There are already some reviews available for Cologne du Maghreb, and you may find them interesting as a comparative assessment. On Indiescents, one of Tauer’s Canadian retailers, the three comments range from “surprisingly pleasant” to “surprisingly woodsy.” All are positive:
- From the description, I was bracing myself for a face full of citrus, but I think the cedar note is the real star here, the central pillar that the dry botanicals and the bright citrus dance around. It smells ancient, sacred, dry, but alive, like a secret oasis in the desert or a temple on a mountaintop with offerings of fruit and dried flowers arranged on the altar. […]
- … Although nothing “sticks out” to me about this fragrance, it is definitely a true citrus, and one who has a trained nose can tell it is authentic in quality. Well done!

== Given request a ==
Copy out the text on reviews of Cologne du Maghreb word for word, in full.
The reviews text and the entries come from unrelated sources.

== Material supplied ==
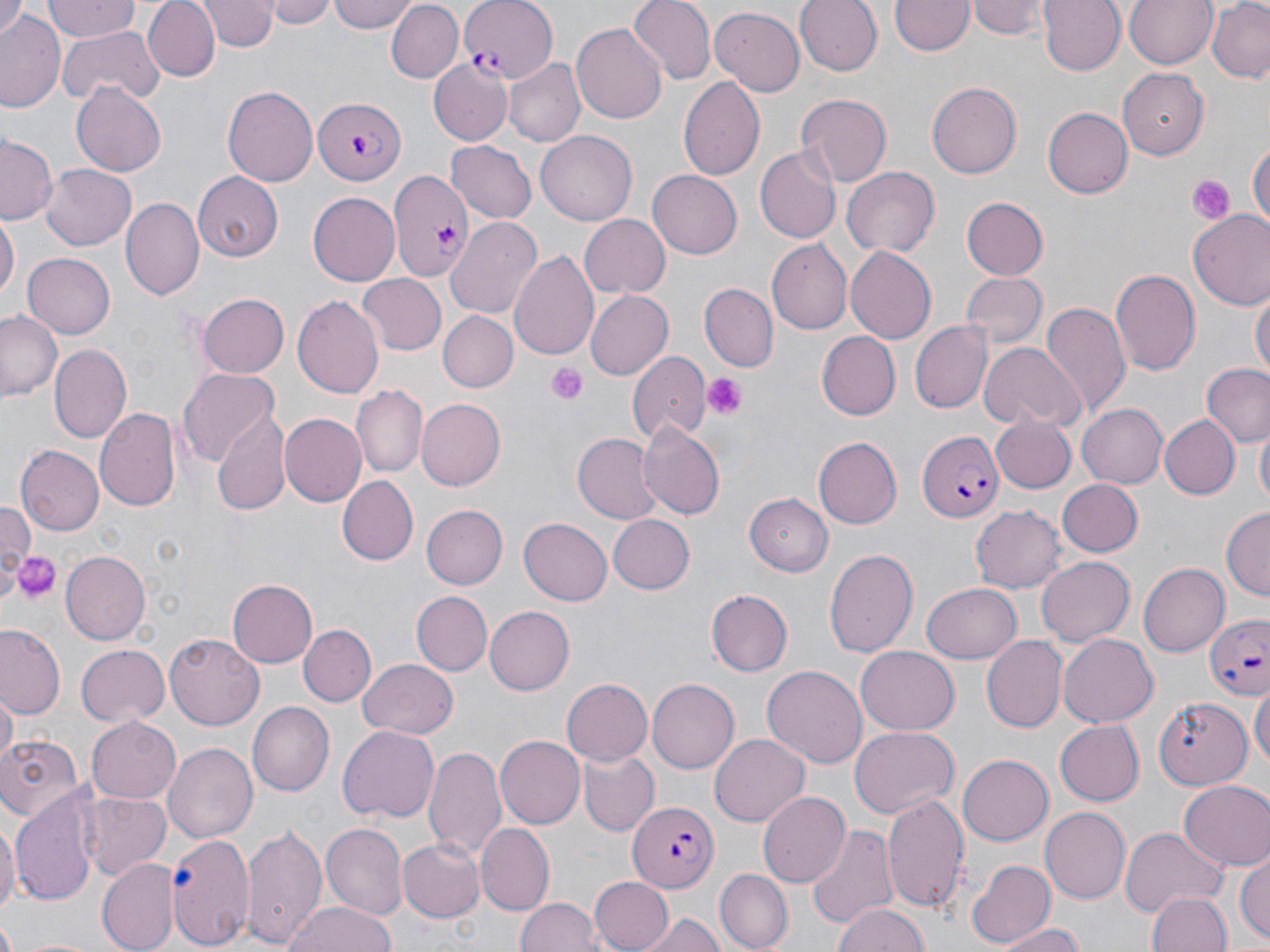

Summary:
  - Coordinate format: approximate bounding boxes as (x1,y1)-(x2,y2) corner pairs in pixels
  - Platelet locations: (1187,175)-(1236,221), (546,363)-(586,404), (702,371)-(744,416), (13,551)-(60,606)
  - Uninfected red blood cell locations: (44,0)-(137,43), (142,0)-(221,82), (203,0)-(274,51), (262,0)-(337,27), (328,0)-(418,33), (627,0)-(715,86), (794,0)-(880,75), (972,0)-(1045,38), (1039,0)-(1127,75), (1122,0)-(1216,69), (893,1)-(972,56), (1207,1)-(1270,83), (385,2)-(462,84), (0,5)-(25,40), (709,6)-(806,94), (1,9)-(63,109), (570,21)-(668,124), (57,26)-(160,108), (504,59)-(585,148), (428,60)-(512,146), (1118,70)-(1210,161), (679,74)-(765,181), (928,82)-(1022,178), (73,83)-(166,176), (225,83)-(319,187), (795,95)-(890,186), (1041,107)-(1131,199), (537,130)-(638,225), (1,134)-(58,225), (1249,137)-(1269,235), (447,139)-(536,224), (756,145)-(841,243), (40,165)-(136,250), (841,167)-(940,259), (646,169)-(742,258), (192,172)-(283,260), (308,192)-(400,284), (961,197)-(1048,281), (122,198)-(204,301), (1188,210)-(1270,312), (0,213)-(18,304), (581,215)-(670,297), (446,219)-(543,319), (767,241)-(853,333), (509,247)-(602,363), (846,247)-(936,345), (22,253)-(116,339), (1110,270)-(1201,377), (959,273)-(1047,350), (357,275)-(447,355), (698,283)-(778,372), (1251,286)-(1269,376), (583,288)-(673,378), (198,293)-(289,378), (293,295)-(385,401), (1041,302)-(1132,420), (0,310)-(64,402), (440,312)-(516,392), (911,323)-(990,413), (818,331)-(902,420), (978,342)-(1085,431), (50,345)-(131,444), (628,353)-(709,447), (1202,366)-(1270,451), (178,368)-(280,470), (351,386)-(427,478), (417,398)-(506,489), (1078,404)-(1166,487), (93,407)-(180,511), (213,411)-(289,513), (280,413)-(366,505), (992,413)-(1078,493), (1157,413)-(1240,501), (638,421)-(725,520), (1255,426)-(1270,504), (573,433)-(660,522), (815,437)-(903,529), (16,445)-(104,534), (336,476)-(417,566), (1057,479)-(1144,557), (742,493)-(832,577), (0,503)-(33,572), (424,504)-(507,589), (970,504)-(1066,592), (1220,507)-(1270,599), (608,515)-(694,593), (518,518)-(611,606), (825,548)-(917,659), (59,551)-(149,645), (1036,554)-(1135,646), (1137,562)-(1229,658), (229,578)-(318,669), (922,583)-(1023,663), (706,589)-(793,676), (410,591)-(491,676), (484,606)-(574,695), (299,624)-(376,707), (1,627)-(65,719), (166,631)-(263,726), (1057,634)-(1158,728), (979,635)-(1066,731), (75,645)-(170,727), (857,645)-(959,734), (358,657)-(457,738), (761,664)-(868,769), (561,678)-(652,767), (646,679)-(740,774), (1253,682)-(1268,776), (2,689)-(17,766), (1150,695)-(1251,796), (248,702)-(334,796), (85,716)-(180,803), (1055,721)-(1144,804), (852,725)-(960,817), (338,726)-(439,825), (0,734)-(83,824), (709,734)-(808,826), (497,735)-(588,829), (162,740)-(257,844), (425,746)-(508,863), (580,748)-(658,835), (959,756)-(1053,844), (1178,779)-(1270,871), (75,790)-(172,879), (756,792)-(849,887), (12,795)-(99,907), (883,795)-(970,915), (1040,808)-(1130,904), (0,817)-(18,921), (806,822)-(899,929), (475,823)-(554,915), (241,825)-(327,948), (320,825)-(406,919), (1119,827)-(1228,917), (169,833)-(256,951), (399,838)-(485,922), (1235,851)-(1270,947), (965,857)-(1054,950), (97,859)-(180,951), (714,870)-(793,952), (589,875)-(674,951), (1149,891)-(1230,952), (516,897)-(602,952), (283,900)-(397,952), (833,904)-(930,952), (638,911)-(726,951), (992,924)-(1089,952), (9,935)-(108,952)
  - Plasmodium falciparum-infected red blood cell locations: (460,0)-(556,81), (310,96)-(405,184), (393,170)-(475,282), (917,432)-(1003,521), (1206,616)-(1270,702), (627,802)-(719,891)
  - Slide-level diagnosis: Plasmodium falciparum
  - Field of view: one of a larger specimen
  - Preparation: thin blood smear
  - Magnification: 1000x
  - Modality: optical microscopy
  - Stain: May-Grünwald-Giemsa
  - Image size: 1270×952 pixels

== Given request b ==
Reproduce the entries verbatim from their start through the line containing "(546,363)-(586,404), (702,371)-(744,416), (13,551)-(60,606)", leaving out the pictures.

== Exercise solution a ==
There are already some reviews available for Cologne du Maghreb, and you may find them interesting as a comparative assessment. On Indiescents, one of Tauer’s Canadian retailers, the three comments range from “surprisingly pleasant” to “surprisingly woodsy.” All are positive:
- From the description, I was bracing myself for a face full of citrus, but I think the cedar note is the real star here, the central pillar that the dry botanicals and the bright citrus dance around. It smells ancient, sacred, dry, but alive, like a secret oasis in the desert or a temple on a mountaintop with offerings of fruit and dried flowers arranged on the altar. […]
- … Although nothing “sticks out” to me about this fragrance, it is definitely a true citrus, and one who has a trained nose can tell it is authentic in quality. Well done!

== Exercise solution b ==
Summary:
  - Coordinate format: approximate bounding boxes as (x1,y1)-(x2,y2) corner pairs in pixels
  - Platelet locations: (1187,175)-(1236,221), (546,363)-(586,404), (702,371)-(744,416), (13,551)-(60,606)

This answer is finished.